Passage |
—————

His entry into the game industry was the woman who later became his wife, Cindy Shapiro. A software designer, Shapiro fronted the prog-influenced band 2.5D, and staged her rock opera, Psyche. "We met because I was a recording engineer, and I was very interested in what she was up to. She introduced me to the game Myst. I played that game; she and I ended up scoring (on another project).
Cindy takes up the tale: "He was really interested in (the band), and he took me out for a drink to pick my brain. I thought I was on a date, and he thought he was on a business drink, and it turned out to be kind of both. He was really great in the studio," she goes on. "We were all very demanding and had ideas of what to sound like, and he was just so amazing."

—————

Supplied material |
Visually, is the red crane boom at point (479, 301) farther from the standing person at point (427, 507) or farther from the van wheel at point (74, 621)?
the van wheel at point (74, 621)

—————

Short problem | Go on with the passage about meeting Cindy Shapiro, picking up right after its final sentence.

Result of the task |
She also drops a little insight into how Jack's mind works: "We were just really impressed with his sonic ability," Cindy recalls, "everything sounded amazing to us when he came in and started working with us. Then, we started working in games, Jack is a very determined person, and he just decided he was going to decode how you do scores. So he went out and bought a stack of movie scores, and just sat and listened to them all and figured it all out and was able to write orchestral music. Jack as a degree in civil engineering, which is kind of crazy when you think about it, we were all just impressed from the very beginning."
For most of Wall's work, it begins with his studio in LA, tricked out with niceties such as a keyboard built into the desk, surround sound speakers, computers, and servers with all manner of digital instruments. Cubase and Pro Tools are the primary recording/mixing weapons. "If I need to score anything," he explains, "soloists still just come here to my studio, record them over on top."
Much of Black Ops III was recorded in Nashville, which has long shed its image as being no more than the Grand Ole Opry and country music.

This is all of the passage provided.